The state lobbyist law exempts anyone who has special knowledge about an issue and is “occasionally” requested to appear at the legislature by a member, and administrative agency, or even a lobbyist.
The ethics staff are recommending that this exemption be narrowly construed.
The Commission has determined that it construes this exemption narrowly and believes that it applies to persons who provide expert information to the legislature, but does not apply to lobbyists or other persons who attempt to advocate for a position, encourage a particular result, or otherwise influence legislative action. Persons who provide information to the legislature or attempt to “educate” the legislature for the purpose of advocating for a position are not exempt from the requirements of the Lobbyists Law.
Another staff interpretation helps to close a reporting loophole. Lobbyists are required to publicly disclose their expenditures, but the statute exempts “the expenses of preparing written testimony and exhibits for a hearing before the legislature or an administrative agency.”
This has been used by some lobbyists or organizations to avoid reporting substantial costs. The commission notes, for example, “it appears that some lobbyists or organizations that employ lobbyists do not report lobbying expenses relating to the research, drafting, and submission of written testimony and exhibits for a hearing.”
This is not the intent of the law, according to the staff recommendation. Instead, the exemption is only for “administrative expenses incurred to prepare and submit written testimony.” Essentially, clerical services to prepare copies and actual copying costs are what they’re talking about.
On the other hand, according to the staff recommendation, “compensation paid to a lobbyist for researching or drafting testimony or exhibits for a hearing must be reported as a lobbying expenditure.”
The staff recommendation also clarifies that in-kind or non monetary contributions received by an organization engaged in grassroots lobbying must be reported if they meet the other reporting conditions.
The commission gave this example:
A grassroots organization organizes its members to rally the public to urge legislators to vote against a bill. One of the members owns a sign company and donates 50 signs for members to use at the rally.
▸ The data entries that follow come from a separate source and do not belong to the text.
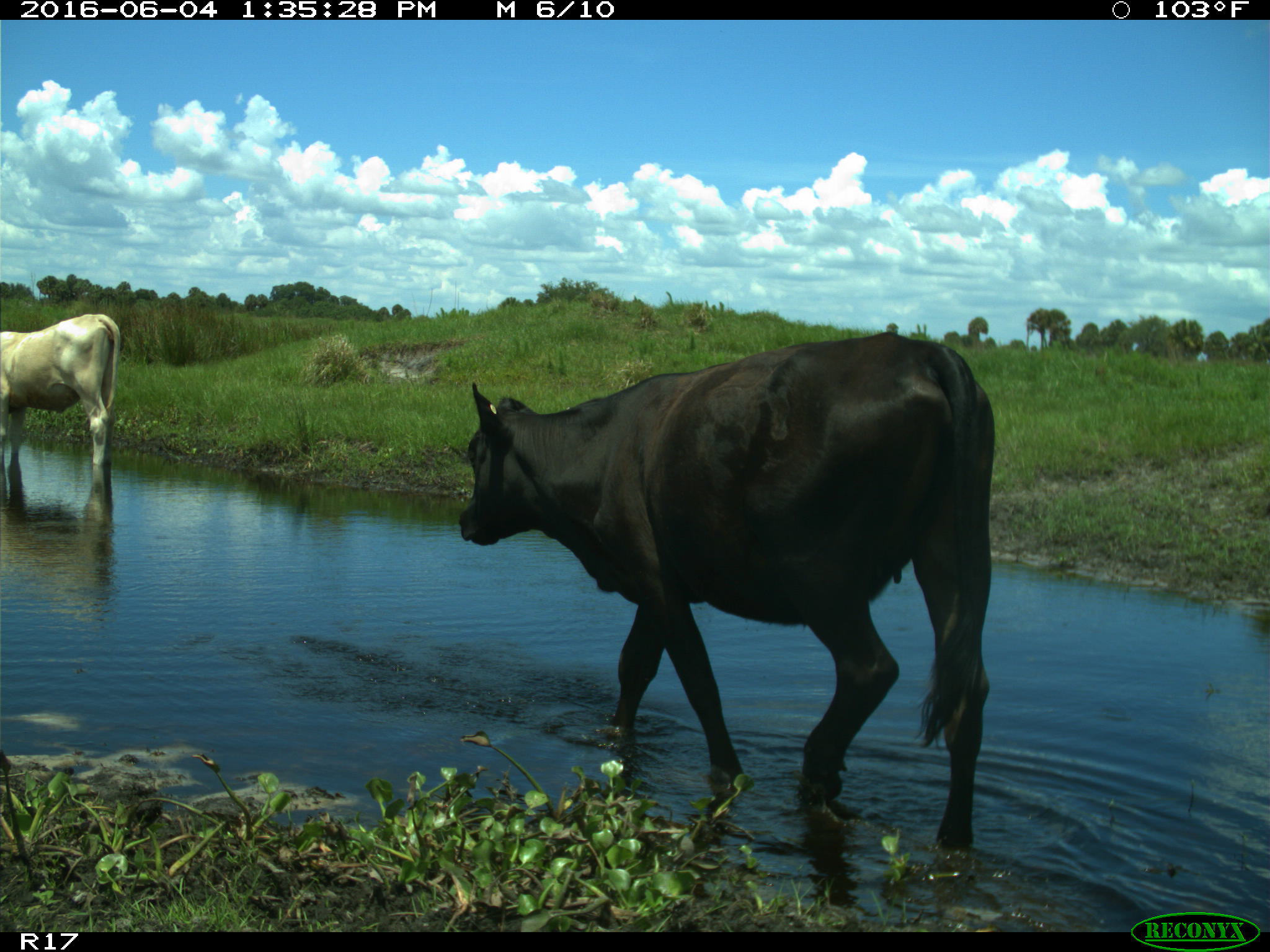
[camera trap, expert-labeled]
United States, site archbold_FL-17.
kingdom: Animalia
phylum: Chordata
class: Mammalia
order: Artiodactyla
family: Bovidae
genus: Bos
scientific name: Bos taurus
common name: domestic cow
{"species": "Bos taurus (domestic cow)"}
The signs are considered a contribution and the organization must report the name of the person who contributed the signs and the fair market value of the signs on the organization’s lobbying report.
Under current state law, responsibility for reporting of lobbying expenditures is split between the organization that employs a lobbyist, and the lobbyist. Money spent by a lobbyist but reimbursed by the client should be reported by the client organization, while lobbyists are required to disclose their out of pocket expenditures which are not reimbursed.
The commission staff have now proposed closing another loophole in this disclosure provision.
In some cases, organizations provide lump sum payments to lobbyists to cover the lobbyists’ fees and all lobbying expenses. The lobbyists uses some of this amount to pay for lobbying expenses and retain the rest as fees for their lobbying services. Where these payments are not itemized or attributed as payments by the organizations for specific expenses, staff believes the lobbyists must report the lobbying expenses on their individual lobbying reports. Staff recommends the Commission adopt this interpretation of the Lobbyists Law’s reporting requirement.
Another loophole involves travel costs. When calculating whether an organization or a lobbyist expend more than $750 in a reporting period, travel costs do not have to be counted.
But the commission staff note that once a person or organization hits the threshold for registering or reporting expenses, those reports must include all expenditures, including any travel costs. This is a sea change and, if approved, will result in more complete disclosure.
Now I’ve got to backtrack and determine what action, if any, the commission itself took on these recommendations.